Main opposition Republican People’s Party (CHP) deputy Ali Özgündüz said he met Bağış after the Jan. 20 vote at Parliament’s General Assembly, during which parliament voted against putting the ministers on trial. Although the former ministers survived the vote, dozens of ruling party lawmakers broke ranks and breached party discipline to vote against them.
Speaking to private broadcaster CNN Türk, Özgündüz quoted Bağış as telling him that he “knew he would eventually be sent to the Supreme Council.” Asked why he was against being sent to the top court, Bağış reportedly said he “did not trust the Constitutional Court at the moment.”
The Supreme Council is the name that the Constitutional Court takes when it tries ministers and senior members of the judiciary. Bağış, the former EU minister, received the least number of votes in support from ruling Justice and Development Party (AKP) lawmakers on Jan. 20.
‘Making fun of the Quran’
A senior AKP executive, meanwhile, slammed former ministers implicated in corruption, accusing them of unethical attitudes and suggesting that their actions prompted dozens of colleagues to vote against them. AKP Deputy Chair Mehmet Ali Şahin suggested that the reason why AKP deputies hesitated to pledge their support to Bağış was a leaked voice recording in which the former minister is heard making fun of the name of a verse in the Quran.

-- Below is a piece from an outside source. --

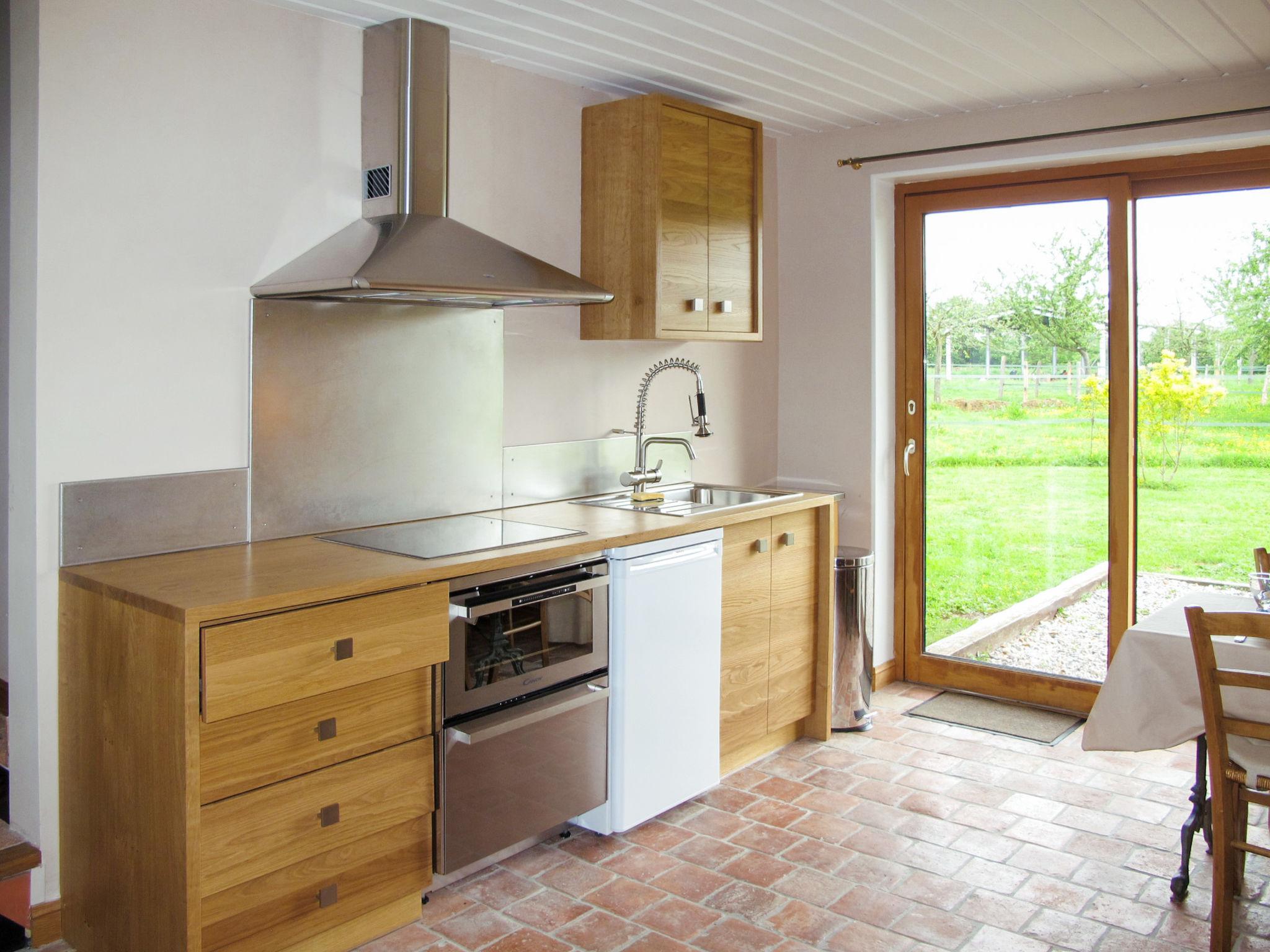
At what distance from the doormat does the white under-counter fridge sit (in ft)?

“I know that his statement about one of the verses of the Quran is still a reason for the pain in the souls of our lawmakers. We are still talking about that. It’s a reaction against this,” Şahin said in televised remarks late on Jan. 21.
Speaking to reporters in Davos where he was attending the World Economic Forum in Davos, Prime Minister Ahmet Davutoğlu stressed that the government had not put any pressure on deputies to vote a particular way.

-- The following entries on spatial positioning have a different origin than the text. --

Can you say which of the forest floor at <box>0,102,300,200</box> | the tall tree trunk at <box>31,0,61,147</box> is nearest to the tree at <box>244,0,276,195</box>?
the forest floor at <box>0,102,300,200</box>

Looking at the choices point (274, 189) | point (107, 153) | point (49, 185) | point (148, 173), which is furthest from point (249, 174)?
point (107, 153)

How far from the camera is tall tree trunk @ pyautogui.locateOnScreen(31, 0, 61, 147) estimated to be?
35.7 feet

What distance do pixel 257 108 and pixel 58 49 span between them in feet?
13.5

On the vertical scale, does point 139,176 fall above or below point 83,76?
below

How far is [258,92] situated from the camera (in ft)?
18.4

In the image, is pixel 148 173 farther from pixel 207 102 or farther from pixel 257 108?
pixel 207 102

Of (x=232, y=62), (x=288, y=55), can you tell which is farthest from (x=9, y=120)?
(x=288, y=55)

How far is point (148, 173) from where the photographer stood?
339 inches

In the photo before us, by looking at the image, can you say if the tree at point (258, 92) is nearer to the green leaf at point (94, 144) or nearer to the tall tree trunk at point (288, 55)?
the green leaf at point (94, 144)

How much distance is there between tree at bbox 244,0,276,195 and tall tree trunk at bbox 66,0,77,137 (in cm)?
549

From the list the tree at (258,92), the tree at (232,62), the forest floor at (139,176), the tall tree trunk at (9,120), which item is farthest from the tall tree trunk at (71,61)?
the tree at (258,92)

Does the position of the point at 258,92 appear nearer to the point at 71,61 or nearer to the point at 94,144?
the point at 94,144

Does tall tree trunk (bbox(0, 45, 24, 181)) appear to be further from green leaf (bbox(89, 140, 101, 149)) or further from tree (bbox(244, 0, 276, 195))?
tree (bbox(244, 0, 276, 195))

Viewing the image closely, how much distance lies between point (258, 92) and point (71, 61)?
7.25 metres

In Ankara, AKP’s Deputy Parliamentary Group Chair Mustafa Elitaş ruled out efforts to pursue and identify the party deputies who voted against the former ministers, as such a move would mean “disrespect to both the national will and the deputies.”
Elitaş thus disowned remarks from AKP deputy Şamil Tayyar who cited a “network of treason among us,” arguing that those who broke the party lines “would be identified within 48 hours, as the time for a cleansing in the party has come.”
“This is a statement beyond its limits, and is not binding for our group,” Elitaş said of Tayyar’s remarks.